PROBLEMS TO WORK ON »
(a) Please list the section headings that appear in the git guide.
(b) Extend the git guide with new material that picks up right after its final sentence.

(Beginning of PASSAGE SHOWN)

Save it and quit (type Ctrl+o Ctrl+x if you're in nano, :x if you're in vim) and you're done!


Work in bits

When dealing with git, it's best to work in small bits. Rule of thumb: if you can't summarise it in a sentence, you've gone too long without committing.

This section is your typical work cycle:

  1. Work on your project.
  2. Check which files you've changed:
    git status
  3. Check what the actual changes were:
    git diff
  4. Add any files/folders mentioned in step 2 (or new ones):
    git add file1 newfile2 newfolder3
  5. Commit your work:
    git commit
  6. Enter and save your commit message. If you want to back out, just quit the editor.

Repeat as much as you like. Just remember to always end with a commit.


Admire your work

To see what you've done so far, type:

git log 

To just see the last few commits you've made:

git log -n3 

Replace 3 with whatever you feel like.

For a complete overview, type:

git log --stat --summary 

Browse at your leisure.


View changes

To view changes you haven't committed yet:

git diff 

If you want changes between versions of your project, first you'll need to know the commit ID for the changes:

git log --pretty=oneline 
6c93a1960072710c6677682a7816ba9e48b7528f Remove persist.clearScriptCache() function. c6e7f6e685edbb414c676df259aab989b617b018 Make git ignore logs directory. 8fefbce334d30466e3bb8f24d11202a8f535301c Initial commit. 

The 40 characters at the front of each line is the commit ID. You'll also see them when you git commit. You can use it to show differences between commits.

To view the changes between the 1st and 2nd commits, type:

git diff 8fef..c6e7 

Note how you didn't have to type the whole thing, just the first few unique characters are enough.

To view the last changes you made:

git diff HEAD^..HEAD 


How to fix mistakes

Haven't committed yet, but don't want to save the changes? You can throw them away:

git reset --hard 


You can also do it for individual files, but it's a bit different:

git checkout myfile.txt 


Messed up the commit message? This will let you re-enter it:

git commit --amend 


Forgot something in your last commit? That's easy to fix.

git reset --soft HEAD^ 

Add that stuff you forgot:

git add forgot.txt these.txt 

Then write over the last commit:

git commit 

Don't make a habit of overwriting/changing history if it's a public repo you're working with, though.

(End of PASSAGE SHOWN)
(Beginning of DATA RECORDS)

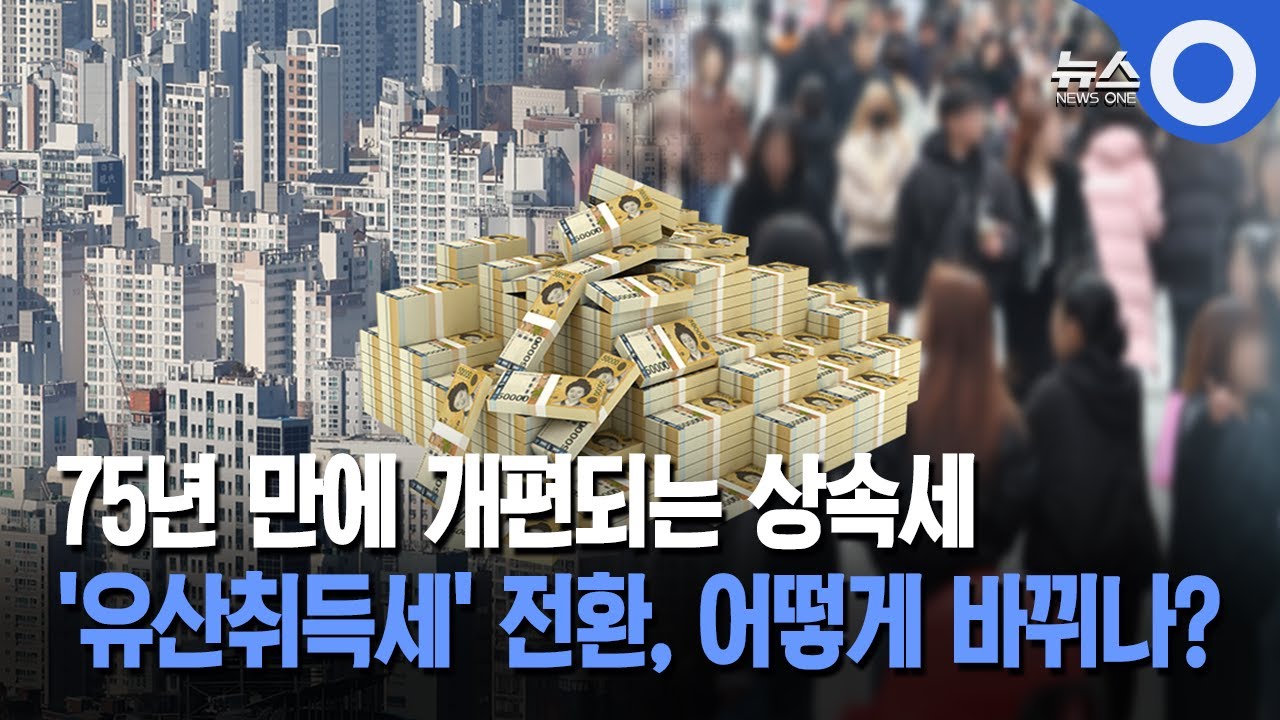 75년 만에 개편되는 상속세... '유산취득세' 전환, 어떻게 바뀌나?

(End of DATA RECORDS)
(Beginning of DATA RECORDS)

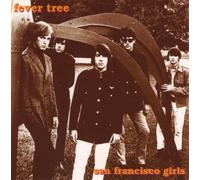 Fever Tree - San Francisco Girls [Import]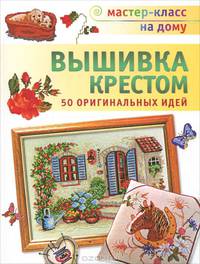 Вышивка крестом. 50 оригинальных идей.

(End of DATA RECORDS)
(Beginning of DATA RECORDS)

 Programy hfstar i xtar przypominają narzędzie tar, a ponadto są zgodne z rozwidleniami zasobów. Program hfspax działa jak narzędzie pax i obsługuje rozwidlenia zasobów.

(End of DATA RECORDS)

RESPONSE LIST »
(a)
Work in bits
Admire your work
View changes
How to fix mistakes

(b)
For the not so lazy

Just some extra reading here. Skip it if you're lazy.


Writing good commit messages

This part is all opinion, but worth reading.

Your first line should be a summary of the commit changes in a single sentence. It should be 50 characters or less. It should be in present tense: this matches up with git's merge commit messages, which you haven't met yet, but you'll eventually run into when you hit branching and merging.

The remaining body should go into more detail if needed. I use point form: a space, an asterisk (*), another space, followed by the point in detail.

e.g.

Add feature X to subsystem Y.   * Feature X isn't working well with feature Z. Worth investigating.  * Feature X still doesn't work for inputs A, B and C. 


Ignoring files

When you check your project status, sometimes you'll get something like this:

git status 
# On branch master # Untracked files: #   (use "git add <file>..." to include in what will be committed) # #       bleh.txt #       module.c~ nothing added to commit but untracked files present (use "git add" to track) 

If you don't want git to track these files, you can add entries to .gitignore:

nano .gitignore 

And add the files you want ignored:

bleh.txt *~ 

The first line ignores bleh.txt the second line ignores all files and directories ending with a tilde (~), i.e. backup files.

You can check if you got it right:

git status 
# On branch master # Changed but not updated: #   (use "git add <file>..." to update what will be committed) # #       modified:   .gitignore # no changes added to commit (use "git add" and/or "git commit -a") 

Don't forget to commit your changes to .gitignore!

git add .gitignore git commit 

With something like this for your commit message:

Make git ignore bleh.txt and backup files. 

Use .gitignore to keep your messages clean, and stop git from bugging you about stuff you don't care about. It's a good idea to ignore things like executable binaries, object files, etc. Pretty much anything that can be regenerated from source.


Branching and merging

A branch is a separate line of development. If you're going to make a bunch of changes related to a single feature, it might be a good idea to make a "topic branch": a branch related to a topic/feature.

To make a new branch:

git branch feature_x 

To view the current branches:

git branch 
  feature_x * master 

The asterisk (*) shows your current branch. master is the default branch, like the trunk in CVS or Subversion.

To switch to your new branch, just type:

git checkout feature_x 

If you check the branches again, you'll see the switch:

git branch 
* feature_x   master 

Now go through the usual edit/commit cycle. Your changes will go onto the new branch.

When you want to put your branch changes back onto master, first switch to master:

git checkout master 

Then merge the branch changes:

git merge feature_x 

This will combine the changes of the master and feature_x branches. If you didn't change the master branch, git will just "fast-forward" the feature_x changes so master is up to date. Otherwise, the changes from master and feature_x will be combined.

You can see the commit in your project's log:

git log -n1 

If you're happy with the result, and don't need the branch any more, you can delete it:

git branch -d feature_x 

Now when you see the branches, you'll only see the master branch:

git branch 
* master 

You can make as many branches as you need at once.


Tags

If you hit a new version of your project, it may be a good idea to mark it with a tag. Tags can be used to easily refer to older commits.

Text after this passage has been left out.